II.1.1. ASPECT  GEOGRAPHIQUE

Le Groupement de Luvungi est partie intégrante du territoire d’uvira, dans la province du sud- Kivu. Le groupement de Luvungi se situe dans la collectivité chefferie de Bafuliru. La population de ce groupement  s’occupe  de l’agriculture et l’élevage à 90 pourcent.

Le groupement de Luvungi est  géographiquement localisé au nord-Est du territoire d’uvira.

Les limites sont :

  • Au nord : par la rivière ruvinvi qui sépare le groupement d’Ikaria au groupement kashenyi/ karmayoga (territoire de Walungu)
  • A l’Est : ce groupement est limité par les rivières qui séparent la république du Congo et du Burundi.
  • A l’ 0uest : une portion du groupement de Luvungi est limitée par le territoire de mwenga (kasika) et chefferie de kaziba.
  • Au Sud : ce groupement est naturellement limité par les rivières suivantes : luvubu, Mukindwe ou le groupement de KAKAMBA dans la collectivité de la plaine de la Ruzizi et groupement de LEMERA.

Trente  localités ou villages qui forment l’ensemble de ce groupement traditionnel s’occupent de la culture et à moitié de l’élevage (source NZEJIMANA VALERY, in situation de l’eau potable dans le groupement d’Itaria/Luvungi 2004).

II.1.2. Le climat

Les données représentant, la pluviométrie, la température, et l’évapotranspiration de Luvungi sont tirées  du document : Rainifed Agriculture in DRC (Nzejimane, 2004) cité par (kafita, 2009). Elles sont anciennes mais elles peuvent donner une idée de la situation climatique de la zone.

  1. Température

La plaine de la Ruzizi connait un climat sec mais modérée par les vents sous l’influence de la rivière Ruzizi à l’Est. Cette localité bénéficie  d’un microclimat du type semi- tropical.la température moyenne oscille varie entre 24°C et 25°C par an. Ces températures s’observent durant les mois de septembre et octobre, c’est-à-dire vers le début de la saison pluvieuse.

  1. Pluviométrie

La plaine de Luvungi joint d’une pluviométrie annuelle qui avoisine les 600mm d’H20/an. C’est une pluviométrie qui peut répondre aux exigences de la plupart des cultures de la zone, cependant elle est très mal repartie. La saison sèche qui va du fin mai, juin, et aout.

  1. Sol et Végétation

Ces sols sont fertiles et peuvent être considérés comme les meilleurs des sols de la plaine. Ce sont des sols sableux, sablo-limoneux, rarement argilo sablonneux, à PH neutre. La végétation naturelle est constituée d’herbage de densité moyenne, accompagnée parfois d’épineux, d’arbustes, d’euphorbes et de quelques borassus (Burnotte, 1949 précité par Pyana, 1996 et cité par Ngabo, 2007

II.2. MATERIEL UTILISE

  1. a) Matériel végétal

Le matériel végétal qui a été étudié au cours de cette expérimentation était constitué de cinq génotype du maïs (Zea mays) dont ces cinq génotypes sont tous améliorées notamment nous avons : la variété Ecarvel1, la variété imbo, la variété bambou, la variété Kasaï, et la variété kandjegere et comme les légumineuses nous avons pour le haricot la variété suivante : HM21 et pour le soja nous avons la variété locale imperiale.tous ces variétés sont fournies par l’INERA.
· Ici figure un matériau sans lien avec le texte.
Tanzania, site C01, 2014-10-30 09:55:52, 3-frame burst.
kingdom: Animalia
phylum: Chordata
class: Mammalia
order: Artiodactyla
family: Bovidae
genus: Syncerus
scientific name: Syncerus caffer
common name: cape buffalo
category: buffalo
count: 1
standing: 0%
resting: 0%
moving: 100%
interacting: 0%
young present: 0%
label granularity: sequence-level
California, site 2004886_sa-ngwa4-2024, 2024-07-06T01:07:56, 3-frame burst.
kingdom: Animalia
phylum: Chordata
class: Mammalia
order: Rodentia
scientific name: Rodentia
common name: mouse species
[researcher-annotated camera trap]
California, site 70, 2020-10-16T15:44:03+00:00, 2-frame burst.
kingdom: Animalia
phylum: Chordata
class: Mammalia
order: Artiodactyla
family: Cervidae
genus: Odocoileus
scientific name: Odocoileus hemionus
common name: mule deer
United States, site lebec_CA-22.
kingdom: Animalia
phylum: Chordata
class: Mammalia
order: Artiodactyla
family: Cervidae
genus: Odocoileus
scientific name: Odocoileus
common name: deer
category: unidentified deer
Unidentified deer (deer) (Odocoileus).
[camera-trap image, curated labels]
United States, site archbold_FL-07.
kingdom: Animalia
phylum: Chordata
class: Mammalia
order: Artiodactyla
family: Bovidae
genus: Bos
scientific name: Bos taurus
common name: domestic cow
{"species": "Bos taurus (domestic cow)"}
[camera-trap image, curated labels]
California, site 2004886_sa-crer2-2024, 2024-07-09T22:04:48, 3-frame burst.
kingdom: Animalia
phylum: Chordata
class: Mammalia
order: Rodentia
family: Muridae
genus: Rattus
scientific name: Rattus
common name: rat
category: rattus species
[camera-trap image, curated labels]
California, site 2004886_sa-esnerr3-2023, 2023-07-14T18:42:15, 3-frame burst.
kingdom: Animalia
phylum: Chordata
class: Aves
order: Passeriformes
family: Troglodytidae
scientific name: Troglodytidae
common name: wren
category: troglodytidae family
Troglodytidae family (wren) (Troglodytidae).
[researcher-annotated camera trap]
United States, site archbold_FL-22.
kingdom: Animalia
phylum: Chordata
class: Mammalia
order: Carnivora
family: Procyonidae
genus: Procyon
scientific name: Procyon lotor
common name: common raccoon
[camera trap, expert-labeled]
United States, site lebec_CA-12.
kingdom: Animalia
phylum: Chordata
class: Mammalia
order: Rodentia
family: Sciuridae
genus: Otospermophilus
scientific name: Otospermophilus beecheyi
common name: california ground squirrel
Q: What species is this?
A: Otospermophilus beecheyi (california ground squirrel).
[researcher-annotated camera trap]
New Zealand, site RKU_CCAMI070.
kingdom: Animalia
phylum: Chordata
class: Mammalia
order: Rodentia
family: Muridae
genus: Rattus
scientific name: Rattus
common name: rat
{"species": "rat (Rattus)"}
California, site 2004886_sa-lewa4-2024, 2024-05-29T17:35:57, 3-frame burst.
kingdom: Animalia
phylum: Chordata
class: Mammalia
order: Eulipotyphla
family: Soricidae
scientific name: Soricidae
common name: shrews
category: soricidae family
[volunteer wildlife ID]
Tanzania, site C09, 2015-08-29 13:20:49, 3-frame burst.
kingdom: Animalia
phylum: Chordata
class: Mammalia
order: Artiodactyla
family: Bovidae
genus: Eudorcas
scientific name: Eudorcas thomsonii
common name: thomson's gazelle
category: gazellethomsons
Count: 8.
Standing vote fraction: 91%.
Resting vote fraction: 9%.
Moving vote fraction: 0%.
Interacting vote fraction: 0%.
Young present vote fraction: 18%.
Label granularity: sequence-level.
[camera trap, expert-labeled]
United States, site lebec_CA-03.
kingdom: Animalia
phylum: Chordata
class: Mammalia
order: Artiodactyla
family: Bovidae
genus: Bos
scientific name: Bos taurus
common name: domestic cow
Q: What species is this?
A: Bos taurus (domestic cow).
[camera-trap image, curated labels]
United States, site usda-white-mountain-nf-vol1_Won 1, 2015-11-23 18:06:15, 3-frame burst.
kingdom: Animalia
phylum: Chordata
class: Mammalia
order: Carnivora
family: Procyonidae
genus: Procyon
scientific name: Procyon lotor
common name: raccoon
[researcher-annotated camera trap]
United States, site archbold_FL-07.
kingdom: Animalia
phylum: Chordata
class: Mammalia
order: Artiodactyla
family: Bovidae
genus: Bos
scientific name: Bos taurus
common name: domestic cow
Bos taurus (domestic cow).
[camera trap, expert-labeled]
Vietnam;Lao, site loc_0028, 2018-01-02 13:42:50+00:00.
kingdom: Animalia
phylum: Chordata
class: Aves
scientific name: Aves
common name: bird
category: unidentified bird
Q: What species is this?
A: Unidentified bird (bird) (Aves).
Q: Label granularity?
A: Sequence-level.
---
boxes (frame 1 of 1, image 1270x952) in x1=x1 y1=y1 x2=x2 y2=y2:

  1. b) matériel non végétal :

Le matériel non végétal qu’on a utilisé :

La chlorophilomètre : servait à  mesurer la concentration d’azote se trouvant dans le sol.

Le sonde : servait mesurer le prélèvement des enchantions du sol.

Pied à coulisse : servait à mesurer le diamètre au collet

Mettre ruban : servait à  mesurer les hauteurs de plantes

Corde ou le fil pour ajuster le dispositif.

Houes et machettes pour le travail du sol

II.3. METHODES

II.3.1.Dispositifs expérimentale

La présente expérimentation a été menée à Luvungi sur un terrain plat moyenne en saison B couvrant une période de 4mois soit du 12 mars 2014 à 12 juillet 2014.

 Les parcelles avaient 5lignes de 5m de longueur. La superficie était de 27x67m.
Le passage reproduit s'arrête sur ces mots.